Guru Besar Universitas Indonesia (UI) sekaligus Pengamat Pasar Modal, Budi Frensidy, memberikan tanggapan terkait rencana Presiden Republik Indonesia ke-8, Prabowo Subianto, untuk membentuk badan pengelola investasi negara (sovereign wealth fund/SWF) yang diberi nama Daya Anagata Nusantara atau Danantara Indonesia.
Ia menyebut pembentukan tersebut diharapkan dapat berperan sebagai stand by buyer untuk saham-saham di pasar modal. Tak hanya itu, Budi mengatakan kehadiran Danantara bisa dimanfaatkan untuk membentuk market maker atau liquidity provider, khususnya bagi saham BUMN.
Ia juga menyebut hal itu Supaya saham-saham BUMN ini ada market maker-nya atau liquidity provider yang membuat dia tidak mudah jatuh, cenderung lebih mudah naik.
“Karena ada liquidity provider yang punya dana untuk mendukung, untuk murah bisa diambil, murah ambil,” kata Budi saat ditemui di Gedung Bursa Efek Indonesia (BEI), Jakarta, Kamis, (28/11).
Budi juga menyayangkan lembaga keuangan pelat merah, seperti BPJS Ketenagakerjaan (Jamsostek) dan Taspen, saat ini belum optimal berperan sebagai pembeli siaga (stand by buyer) untuk saham-saham emiten BUMN. Menurutnya, jika peran ini diambil, lembaga tersebut bisa menahan penurunan harga saham akibat keluarnya dana asing.
Ia mengatakan dana di Jamsostek mencapai Rp 700 triliun, belum termasuk Taspen, perusahaan asuransi BUMN, dan dana pensiun lainnya. Ia menilai apabila mereka percaya pada BUMN dan menjadi stand by buyer, tentu dampaknya akan positif.

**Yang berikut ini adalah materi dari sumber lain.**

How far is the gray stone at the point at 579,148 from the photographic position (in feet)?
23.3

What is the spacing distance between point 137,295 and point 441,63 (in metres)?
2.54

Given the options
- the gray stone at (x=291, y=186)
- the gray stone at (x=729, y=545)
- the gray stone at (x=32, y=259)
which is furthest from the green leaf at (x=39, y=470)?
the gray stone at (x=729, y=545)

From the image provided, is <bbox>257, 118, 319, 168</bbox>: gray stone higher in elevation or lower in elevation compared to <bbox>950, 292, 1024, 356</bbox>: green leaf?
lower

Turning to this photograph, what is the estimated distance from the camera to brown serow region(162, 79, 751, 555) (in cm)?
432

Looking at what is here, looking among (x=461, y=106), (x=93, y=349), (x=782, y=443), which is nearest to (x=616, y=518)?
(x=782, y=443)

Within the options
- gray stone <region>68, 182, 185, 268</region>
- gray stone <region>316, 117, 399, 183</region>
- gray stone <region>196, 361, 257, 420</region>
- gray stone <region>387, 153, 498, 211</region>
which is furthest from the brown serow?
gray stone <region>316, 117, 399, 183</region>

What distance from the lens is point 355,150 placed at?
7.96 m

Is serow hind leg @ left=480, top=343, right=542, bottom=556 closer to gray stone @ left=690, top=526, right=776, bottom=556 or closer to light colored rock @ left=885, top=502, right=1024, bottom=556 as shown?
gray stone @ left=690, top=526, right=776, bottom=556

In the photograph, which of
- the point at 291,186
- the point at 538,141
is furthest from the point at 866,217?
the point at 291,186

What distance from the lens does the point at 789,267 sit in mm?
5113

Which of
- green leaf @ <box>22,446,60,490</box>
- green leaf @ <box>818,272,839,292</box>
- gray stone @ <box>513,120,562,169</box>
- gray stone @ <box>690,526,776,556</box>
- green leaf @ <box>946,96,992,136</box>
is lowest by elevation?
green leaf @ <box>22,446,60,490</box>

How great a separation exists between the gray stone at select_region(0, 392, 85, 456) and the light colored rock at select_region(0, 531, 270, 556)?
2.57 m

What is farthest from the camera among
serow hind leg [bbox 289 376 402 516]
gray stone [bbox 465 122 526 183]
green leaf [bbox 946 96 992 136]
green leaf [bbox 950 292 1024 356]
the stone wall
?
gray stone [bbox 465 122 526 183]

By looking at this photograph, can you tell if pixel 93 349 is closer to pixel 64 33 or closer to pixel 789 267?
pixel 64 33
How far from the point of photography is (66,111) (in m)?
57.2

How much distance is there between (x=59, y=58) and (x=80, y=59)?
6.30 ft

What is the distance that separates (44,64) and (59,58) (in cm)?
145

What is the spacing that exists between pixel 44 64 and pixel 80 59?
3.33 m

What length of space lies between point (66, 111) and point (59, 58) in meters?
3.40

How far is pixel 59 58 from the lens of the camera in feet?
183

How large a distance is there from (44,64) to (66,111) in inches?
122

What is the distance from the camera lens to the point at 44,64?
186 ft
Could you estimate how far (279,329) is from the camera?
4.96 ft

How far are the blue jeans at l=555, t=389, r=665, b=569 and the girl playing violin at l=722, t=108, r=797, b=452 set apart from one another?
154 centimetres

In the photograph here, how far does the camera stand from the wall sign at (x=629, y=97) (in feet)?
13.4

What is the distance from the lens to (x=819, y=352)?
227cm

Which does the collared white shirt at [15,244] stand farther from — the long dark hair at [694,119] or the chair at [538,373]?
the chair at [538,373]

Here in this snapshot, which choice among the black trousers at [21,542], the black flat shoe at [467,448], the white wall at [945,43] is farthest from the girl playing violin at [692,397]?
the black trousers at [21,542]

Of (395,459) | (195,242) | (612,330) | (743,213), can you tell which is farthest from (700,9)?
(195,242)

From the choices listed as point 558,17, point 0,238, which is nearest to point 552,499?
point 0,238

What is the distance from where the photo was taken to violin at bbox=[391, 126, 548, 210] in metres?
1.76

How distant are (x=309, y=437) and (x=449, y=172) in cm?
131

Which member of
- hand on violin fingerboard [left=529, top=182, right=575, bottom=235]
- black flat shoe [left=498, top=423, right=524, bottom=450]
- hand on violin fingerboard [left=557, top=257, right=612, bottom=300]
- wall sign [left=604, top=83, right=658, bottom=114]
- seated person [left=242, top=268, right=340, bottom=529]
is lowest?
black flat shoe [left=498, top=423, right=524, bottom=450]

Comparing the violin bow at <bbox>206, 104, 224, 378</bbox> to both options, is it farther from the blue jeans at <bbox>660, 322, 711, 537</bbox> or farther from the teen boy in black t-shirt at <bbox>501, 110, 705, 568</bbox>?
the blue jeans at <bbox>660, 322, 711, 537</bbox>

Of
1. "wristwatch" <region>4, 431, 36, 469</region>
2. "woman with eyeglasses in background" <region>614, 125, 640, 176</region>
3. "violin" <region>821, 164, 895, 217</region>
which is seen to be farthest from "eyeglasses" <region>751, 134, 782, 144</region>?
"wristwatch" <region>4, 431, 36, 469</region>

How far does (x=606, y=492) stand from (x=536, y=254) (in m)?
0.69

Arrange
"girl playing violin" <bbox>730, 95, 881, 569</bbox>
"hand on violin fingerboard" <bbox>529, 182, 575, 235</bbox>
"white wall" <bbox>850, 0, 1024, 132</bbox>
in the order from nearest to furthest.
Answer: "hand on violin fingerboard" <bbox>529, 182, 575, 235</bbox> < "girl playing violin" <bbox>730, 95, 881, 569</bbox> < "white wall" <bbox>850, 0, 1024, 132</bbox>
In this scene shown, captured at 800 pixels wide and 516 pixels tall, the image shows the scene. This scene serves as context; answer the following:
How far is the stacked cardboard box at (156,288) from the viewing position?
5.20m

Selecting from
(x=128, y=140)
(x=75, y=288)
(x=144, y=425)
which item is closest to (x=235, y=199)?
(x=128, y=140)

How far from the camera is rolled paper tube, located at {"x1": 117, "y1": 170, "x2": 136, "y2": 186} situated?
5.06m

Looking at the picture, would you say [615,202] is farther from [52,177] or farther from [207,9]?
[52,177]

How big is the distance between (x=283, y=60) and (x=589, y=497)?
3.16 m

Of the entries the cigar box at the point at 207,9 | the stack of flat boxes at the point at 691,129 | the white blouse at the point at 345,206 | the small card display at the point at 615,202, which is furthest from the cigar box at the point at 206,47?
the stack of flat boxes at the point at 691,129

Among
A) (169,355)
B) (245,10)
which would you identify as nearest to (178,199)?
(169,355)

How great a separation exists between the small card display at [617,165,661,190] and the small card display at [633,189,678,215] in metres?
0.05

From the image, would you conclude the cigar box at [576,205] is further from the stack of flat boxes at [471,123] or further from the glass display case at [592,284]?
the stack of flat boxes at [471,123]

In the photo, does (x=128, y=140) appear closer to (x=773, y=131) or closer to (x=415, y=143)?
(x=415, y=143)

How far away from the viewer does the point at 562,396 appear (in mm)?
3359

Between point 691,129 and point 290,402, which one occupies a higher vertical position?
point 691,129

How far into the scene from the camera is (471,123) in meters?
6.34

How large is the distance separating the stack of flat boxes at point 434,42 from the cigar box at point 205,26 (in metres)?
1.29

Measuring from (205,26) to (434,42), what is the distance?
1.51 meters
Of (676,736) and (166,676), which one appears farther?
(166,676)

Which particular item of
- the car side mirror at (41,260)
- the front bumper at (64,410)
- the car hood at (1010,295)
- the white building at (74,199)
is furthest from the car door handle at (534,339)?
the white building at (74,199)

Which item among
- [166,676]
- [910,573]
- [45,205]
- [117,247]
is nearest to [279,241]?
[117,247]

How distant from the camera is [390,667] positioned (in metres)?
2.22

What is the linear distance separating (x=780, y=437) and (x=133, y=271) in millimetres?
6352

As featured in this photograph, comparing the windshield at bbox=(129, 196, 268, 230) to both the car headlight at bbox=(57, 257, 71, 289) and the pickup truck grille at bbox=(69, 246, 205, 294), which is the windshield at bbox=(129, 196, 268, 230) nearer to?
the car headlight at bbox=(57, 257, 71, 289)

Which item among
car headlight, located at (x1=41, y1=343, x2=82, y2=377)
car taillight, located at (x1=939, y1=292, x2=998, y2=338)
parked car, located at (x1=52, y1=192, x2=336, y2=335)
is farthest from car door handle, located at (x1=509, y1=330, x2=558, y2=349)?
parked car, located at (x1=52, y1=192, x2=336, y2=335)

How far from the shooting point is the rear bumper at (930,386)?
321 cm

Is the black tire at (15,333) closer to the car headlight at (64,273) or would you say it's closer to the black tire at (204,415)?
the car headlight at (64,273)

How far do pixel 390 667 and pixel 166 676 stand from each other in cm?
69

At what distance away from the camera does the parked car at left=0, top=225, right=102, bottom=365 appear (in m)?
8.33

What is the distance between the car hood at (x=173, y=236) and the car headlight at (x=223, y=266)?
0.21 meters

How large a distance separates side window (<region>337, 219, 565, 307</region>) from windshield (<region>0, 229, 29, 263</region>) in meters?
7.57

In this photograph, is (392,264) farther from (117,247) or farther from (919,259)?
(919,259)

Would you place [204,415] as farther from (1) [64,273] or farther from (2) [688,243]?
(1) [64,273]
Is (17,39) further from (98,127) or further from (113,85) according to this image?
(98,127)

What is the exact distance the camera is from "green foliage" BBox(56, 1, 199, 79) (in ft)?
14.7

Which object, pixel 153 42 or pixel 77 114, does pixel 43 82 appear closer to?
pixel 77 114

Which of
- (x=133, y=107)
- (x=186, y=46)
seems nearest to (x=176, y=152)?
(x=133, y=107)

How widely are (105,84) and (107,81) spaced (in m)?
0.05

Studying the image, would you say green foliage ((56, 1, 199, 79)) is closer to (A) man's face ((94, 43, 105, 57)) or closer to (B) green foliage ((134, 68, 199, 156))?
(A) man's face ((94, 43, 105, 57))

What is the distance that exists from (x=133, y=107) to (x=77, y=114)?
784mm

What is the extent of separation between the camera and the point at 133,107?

Selain itu, ia menilai pembentukan Danantara tidak akan memberikan dampak signifikan bagi pasar modal selama super holding tersebut belum menjadi perusahaan publik atau melantai di bursa atau bahkan menjadi kapitalisasi pasar terbesar.
“Tapi kalau mau efeknya sebagai katalis positif di bursa efek, ya ada dana masuk,” ungkapnya.
Prabowo Rapat Sampai Malam, Bahas Finalisasi Aturan Hukum Danantara
Presiden Prabowo Subianto mengadakan rapat terbatas di Istana Merdeka, Jakarta, pada Senin (25/11), untuk membahas kelanjutan pembentukan BP Danantara. Beberapa pejabat yang hadir dalam rapat tersebut antara lain Menteri Investasi Rosan Roeslani, Kepala BP Danantara Muliaman Darmansyah Hadad, serta Wakil Kepala BP Danantara Kaharuddin Djenod Daeng Manyambeang. Rosan Roeslani menjelaskan bahwa rapat terbatas kali ini fokus pada penyesuaian pembentukan BP Danantara dengan regulasi yang berlaku.
Presiden menekankan pentingnya memastikan BP Danantara memenuhi aspek legalitas dan kepatuhan terhadap regulasi. Salah satu hal yang menjadi perhatian adalah kepatuhan BP Danantara terhadap regulasi yang mengacu pada Undang-Undang (UU) Nomor 8 Tahun 1995 tentang Pasar Modal.
Berdasarkan dokumen Danantara Indonesia Sovereign Fund, BP Danantara akan berfungsi sebagai pengelola sovereign wealth fund (SWF) dengan dana kelolaan awal sebesar US$ 600 miliar, atau sekitar Rp 9.429,8 triliun, dengan asumsi nilai tukar Rp 15.716 per dolar Amerika Serikat.
Ada tujuh badan usaha milik negara (BUMN) yang bakal masuk ke dalam Danantara, yakni PT Bank Mandiri Tbk (BMRI), PT Bank Rakyat Indonesia Tbk (BBRI), PT PLN, Pertamina, PT Bank Negara Indonesia Tbk (BBNI), PT Telkom Indonesia Tbk (TLKM), dan holding BUMN pertambangan, PT Mineral Industri Indonesia atau MIND ID. Adapun Bank BRI, Bank BNI, Bank Mandiri dan Telkom merupakan BUMN yang terdaftar di pasar modal Bursa Efek Indonesia (BEI).
"Ini kan suatu pekerjaan yang sangat besar dan tentunya juga karena ini melibatkan perusahaan terbuka, maka melibatkan undang-undang pasar modal," kata Rosan dalam keterangan pers seusai pertemuan dengan presiden.